I am looking for a laptop. Price is a consideration as I need to stay under $400.00.I know limits my choices. This will be for personal use, email and a couple of programs, genealogy and a livestock records program.
I see Walmart has some but I don't really know what to look for.
Thanks


----------



## joseph97297 (Nov 20, 2007)

Are you set on buying one from a retail shop?

If you aren't into much gaming or video work, then I would forgo getting a 'new' laptop. Perhaps a local Computer store to buy a "used" one that has been touched up?

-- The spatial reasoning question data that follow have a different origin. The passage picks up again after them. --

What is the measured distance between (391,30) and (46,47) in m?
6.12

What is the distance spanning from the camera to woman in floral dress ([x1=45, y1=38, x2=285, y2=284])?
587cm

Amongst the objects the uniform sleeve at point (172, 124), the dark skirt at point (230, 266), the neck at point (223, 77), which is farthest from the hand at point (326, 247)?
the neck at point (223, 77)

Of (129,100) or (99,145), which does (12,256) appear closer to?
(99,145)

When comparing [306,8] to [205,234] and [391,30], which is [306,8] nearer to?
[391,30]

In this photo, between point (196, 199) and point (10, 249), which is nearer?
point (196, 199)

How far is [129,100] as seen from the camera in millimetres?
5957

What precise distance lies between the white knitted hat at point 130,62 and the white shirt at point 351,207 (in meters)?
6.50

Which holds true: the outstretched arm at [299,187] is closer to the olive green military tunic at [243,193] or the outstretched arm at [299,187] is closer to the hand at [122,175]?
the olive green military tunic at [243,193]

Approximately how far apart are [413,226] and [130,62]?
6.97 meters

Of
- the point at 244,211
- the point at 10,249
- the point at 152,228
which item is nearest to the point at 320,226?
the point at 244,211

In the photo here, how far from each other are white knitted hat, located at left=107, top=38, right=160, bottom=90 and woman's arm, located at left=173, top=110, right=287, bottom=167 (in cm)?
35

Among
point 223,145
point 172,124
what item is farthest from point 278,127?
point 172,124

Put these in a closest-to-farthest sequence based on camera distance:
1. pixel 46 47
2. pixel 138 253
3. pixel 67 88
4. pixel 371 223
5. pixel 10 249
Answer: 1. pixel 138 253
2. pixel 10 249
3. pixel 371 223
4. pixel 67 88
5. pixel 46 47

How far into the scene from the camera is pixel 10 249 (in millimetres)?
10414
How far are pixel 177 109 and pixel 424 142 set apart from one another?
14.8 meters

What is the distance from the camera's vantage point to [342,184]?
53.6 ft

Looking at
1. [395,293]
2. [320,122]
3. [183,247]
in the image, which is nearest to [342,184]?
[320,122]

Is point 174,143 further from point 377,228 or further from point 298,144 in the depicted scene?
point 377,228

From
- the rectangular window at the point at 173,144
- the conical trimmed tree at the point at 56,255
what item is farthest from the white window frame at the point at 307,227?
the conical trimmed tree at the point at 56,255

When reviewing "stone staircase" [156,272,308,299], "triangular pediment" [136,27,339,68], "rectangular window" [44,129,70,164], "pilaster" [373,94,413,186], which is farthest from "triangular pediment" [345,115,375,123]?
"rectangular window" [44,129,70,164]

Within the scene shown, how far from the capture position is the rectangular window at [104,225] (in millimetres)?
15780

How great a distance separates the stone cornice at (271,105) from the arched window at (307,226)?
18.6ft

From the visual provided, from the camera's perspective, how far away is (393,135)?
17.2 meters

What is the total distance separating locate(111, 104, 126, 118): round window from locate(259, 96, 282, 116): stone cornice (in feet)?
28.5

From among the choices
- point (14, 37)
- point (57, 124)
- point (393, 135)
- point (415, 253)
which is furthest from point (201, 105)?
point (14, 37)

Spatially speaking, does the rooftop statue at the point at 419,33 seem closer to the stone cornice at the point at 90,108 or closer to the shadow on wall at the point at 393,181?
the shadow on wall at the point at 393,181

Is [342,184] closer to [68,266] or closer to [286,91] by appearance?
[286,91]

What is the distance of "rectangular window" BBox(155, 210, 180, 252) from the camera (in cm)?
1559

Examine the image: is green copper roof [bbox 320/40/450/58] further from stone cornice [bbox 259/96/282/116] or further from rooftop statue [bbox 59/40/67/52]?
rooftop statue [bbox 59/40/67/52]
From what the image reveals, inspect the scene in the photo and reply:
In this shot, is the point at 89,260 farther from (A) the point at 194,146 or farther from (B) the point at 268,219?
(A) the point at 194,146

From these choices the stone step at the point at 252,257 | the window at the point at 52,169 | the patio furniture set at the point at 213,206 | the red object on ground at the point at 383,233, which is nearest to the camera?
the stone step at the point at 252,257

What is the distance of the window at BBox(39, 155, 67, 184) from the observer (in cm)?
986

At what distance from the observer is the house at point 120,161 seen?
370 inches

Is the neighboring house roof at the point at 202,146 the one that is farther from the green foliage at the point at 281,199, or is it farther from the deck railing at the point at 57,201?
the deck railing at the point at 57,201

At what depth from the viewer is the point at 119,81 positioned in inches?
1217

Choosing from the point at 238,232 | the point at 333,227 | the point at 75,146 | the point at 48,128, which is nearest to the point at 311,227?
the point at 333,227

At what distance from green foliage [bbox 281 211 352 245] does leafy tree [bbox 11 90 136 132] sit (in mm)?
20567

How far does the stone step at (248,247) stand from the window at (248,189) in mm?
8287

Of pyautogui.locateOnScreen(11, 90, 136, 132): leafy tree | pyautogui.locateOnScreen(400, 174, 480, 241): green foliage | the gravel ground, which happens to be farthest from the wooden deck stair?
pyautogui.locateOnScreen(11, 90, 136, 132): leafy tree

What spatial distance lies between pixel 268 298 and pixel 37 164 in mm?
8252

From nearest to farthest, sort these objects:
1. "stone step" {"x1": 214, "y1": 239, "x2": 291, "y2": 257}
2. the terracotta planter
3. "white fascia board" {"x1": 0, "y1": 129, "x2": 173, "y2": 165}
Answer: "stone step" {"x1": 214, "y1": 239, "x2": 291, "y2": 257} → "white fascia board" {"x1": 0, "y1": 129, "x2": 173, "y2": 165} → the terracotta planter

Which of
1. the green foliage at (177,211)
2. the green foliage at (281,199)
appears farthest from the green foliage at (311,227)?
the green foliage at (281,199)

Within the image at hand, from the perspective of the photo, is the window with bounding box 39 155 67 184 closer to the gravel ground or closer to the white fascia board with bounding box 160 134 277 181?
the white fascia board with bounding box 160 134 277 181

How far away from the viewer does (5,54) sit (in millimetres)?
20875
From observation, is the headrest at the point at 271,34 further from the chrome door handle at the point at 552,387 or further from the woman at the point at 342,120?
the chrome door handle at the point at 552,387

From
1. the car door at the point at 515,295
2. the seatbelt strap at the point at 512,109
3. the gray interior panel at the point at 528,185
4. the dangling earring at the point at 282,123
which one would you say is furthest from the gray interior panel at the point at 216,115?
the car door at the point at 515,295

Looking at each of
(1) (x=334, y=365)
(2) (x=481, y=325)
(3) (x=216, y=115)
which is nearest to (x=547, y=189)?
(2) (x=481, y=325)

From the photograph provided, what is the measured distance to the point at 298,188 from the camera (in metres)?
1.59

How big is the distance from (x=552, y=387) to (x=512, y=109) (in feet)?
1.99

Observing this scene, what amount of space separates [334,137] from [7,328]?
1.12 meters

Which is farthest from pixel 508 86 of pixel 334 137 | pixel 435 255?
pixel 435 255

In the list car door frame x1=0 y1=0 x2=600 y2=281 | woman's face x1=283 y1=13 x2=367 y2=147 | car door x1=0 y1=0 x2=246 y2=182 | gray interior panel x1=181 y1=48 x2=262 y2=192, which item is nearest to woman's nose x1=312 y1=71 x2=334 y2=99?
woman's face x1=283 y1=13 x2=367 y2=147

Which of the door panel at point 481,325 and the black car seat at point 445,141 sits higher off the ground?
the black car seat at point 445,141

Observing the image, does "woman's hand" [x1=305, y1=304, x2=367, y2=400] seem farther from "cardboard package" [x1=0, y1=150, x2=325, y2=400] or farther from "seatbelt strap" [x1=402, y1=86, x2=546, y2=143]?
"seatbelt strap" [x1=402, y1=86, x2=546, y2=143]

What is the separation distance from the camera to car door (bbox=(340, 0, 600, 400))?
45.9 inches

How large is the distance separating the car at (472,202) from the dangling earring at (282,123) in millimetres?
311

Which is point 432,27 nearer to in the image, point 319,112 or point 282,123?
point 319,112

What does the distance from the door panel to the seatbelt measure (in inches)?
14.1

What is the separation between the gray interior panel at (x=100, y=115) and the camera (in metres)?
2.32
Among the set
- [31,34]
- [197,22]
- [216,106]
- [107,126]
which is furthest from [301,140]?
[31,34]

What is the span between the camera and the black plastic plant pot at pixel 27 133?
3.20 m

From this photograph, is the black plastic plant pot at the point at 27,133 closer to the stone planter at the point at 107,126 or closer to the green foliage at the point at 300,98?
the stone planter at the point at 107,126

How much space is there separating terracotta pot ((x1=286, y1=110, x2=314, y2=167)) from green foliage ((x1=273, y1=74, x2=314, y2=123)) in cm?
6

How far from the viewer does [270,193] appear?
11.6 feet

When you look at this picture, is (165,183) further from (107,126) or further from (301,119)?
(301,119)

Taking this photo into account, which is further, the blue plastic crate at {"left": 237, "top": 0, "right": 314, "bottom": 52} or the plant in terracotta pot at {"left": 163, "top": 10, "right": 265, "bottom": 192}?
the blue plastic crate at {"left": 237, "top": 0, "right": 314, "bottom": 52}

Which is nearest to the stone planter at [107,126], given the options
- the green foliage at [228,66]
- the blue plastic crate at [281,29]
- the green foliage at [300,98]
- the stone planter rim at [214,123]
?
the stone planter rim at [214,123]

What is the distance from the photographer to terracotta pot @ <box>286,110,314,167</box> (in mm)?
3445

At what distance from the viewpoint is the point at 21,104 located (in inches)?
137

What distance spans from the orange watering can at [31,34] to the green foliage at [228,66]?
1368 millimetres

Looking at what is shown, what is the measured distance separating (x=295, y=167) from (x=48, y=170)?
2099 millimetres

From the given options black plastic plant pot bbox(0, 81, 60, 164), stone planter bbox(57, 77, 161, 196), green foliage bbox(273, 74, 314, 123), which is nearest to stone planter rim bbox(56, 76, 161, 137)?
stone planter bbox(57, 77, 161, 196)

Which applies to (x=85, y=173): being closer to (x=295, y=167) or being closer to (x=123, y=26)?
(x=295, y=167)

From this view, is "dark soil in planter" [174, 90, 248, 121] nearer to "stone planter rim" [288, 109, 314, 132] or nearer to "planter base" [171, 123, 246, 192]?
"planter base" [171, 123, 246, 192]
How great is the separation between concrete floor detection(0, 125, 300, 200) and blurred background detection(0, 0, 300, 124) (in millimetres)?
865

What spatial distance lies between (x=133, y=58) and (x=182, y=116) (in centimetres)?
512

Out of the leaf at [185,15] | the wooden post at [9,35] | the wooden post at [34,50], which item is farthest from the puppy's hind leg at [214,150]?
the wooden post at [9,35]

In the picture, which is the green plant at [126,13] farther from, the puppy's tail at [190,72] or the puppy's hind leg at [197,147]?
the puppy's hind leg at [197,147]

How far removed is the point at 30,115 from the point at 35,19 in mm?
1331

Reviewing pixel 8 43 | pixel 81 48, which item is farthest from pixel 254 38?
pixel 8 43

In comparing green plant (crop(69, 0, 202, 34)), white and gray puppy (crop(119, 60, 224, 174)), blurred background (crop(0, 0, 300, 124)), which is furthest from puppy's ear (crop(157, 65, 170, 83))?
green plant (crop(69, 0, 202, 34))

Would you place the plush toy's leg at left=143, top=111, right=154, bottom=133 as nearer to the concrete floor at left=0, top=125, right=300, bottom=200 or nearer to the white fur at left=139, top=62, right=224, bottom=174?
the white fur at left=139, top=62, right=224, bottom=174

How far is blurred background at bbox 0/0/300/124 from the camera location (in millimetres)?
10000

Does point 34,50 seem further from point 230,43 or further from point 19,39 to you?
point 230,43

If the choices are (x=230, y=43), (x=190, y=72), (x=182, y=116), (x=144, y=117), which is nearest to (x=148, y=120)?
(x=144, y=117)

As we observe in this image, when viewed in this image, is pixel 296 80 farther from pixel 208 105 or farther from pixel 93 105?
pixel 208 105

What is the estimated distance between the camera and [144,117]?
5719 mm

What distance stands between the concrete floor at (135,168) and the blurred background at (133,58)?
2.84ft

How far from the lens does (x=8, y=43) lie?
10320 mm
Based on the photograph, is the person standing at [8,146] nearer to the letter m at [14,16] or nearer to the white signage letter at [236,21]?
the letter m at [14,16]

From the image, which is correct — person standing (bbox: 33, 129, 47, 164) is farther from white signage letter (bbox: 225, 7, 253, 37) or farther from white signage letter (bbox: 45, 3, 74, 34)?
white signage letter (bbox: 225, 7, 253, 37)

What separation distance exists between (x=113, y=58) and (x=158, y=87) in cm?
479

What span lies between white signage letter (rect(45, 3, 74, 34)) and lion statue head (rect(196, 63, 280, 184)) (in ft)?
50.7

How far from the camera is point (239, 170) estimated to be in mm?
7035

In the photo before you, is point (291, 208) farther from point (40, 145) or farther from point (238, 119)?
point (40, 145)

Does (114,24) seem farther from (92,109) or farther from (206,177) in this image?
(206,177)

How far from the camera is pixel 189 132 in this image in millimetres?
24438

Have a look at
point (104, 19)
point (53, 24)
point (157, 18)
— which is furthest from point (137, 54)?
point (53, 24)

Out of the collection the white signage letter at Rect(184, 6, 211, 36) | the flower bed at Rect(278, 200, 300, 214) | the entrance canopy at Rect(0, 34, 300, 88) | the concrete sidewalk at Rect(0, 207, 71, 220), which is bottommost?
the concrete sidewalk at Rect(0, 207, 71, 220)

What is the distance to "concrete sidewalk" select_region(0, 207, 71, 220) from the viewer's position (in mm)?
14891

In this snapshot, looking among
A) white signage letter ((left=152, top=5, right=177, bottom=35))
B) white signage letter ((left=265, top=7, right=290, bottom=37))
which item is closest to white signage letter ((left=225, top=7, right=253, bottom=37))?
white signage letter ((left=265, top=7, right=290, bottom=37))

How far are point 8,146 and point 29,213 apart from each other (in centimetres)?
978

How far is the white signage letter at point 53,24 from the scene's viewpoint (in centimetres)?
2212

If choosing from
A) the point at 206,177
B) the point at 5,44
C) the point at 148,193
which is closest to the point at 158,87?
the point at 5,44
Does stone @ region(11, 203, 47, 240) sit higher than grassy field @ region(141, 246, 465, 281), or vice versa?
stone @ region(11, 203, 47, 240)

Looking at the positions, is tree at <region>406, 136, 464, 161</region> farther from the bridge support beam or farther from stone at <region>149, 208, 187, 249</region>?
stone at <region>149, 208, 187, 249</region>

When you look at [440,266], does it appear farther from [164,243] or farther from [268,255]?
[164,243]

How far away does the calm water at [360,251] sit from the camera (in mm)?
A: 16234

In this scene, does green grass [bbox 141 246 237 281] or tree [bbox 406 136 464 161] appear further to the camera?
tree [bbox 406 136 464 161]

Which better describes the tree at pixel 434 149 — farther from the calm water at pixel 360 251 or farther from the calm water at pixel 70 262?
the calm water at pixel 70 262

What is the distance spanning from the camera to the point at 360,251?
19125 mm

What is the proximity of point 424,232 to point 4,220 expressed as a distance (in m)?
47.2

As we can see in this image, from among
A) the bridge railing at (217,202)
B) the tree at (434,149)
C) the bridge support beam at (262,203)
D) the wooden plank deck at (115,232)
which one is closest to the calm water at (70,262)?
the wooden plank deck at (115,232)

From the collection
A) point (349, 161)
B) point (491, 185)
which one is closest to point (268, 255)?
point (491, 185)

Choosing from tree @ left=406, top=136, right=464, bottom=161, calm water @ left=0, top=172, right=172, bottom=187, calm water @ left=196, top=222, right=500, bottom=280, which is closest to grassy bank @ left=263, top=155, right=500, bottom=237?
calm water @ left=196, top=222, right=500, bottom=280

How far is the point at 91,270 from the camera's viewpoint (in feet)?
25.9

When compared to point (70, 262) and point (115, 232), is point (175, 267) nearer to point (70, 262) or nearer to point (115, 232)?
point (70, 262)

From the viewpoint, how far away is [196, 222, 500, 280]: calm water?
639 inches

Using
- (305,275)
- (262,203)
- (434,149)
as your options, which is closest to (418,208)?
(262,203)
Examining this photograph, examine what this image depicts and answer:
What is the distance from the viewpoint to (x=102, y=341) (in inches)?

My wife needed an extra laptop to ferry back and forth to work, for similar things <email, word processing, couple embroidery programs, 4H records, etc> and I headed to the local pawnshop. Got a nice Inspiron 1100 for 25 dollars. Came with charger, and works great. Did clean it up <dust,etc> and reformat the HD but that was about it. I know, not the fastest, but for what she needed to do, plenty fast and nice on the wallet.

If you don't feel comfortable doing that, perhaps EBay or Craigslist? If it is going to be used for simple task, for 400 dollars you can get an awful lot.


----------



## Dusky Beauty (Jan 4, 2012)

I (as well as my "Blue Box" employed spouse) bought a refurbished Asus Laptop from Newegg.com 

Their refurbs are like new, and Asus makes GREAT laptops. You should be able to get something very nice and very reliable for $400 there. 
Newegg is a reliable company, has good prices and has a very good guarantee/return policy. 

Stay away from Acer and Dell and anything Walmart carries. Walmart orders their items directly from the manufacturers and specify that they with pay X amount per unit so that they can sell it for Y price and if the company needs to use cheaper materials to meet that deal they should. That is why so many different products at Wally world are simply made shoddy.


----------



## TNHermit (Jul 14, 2005)

You can Buy IBM T60 for a couple hundred bucks on the bay. Its all I use.


----------



## Belfrybat (Feb 21, 2003)

I purchased a brand new Toshiba for $379.00 from Staples. Acer was the $399.00. Both had 4 Gig Ram and either a 750 or 1 Gig hard drive and run Windows 7. The reason I went with the Toshiba is the sales person recommended that one. I've had two Acers in the past and liked both of them. I agree about staying away from Walmart's computers.


----------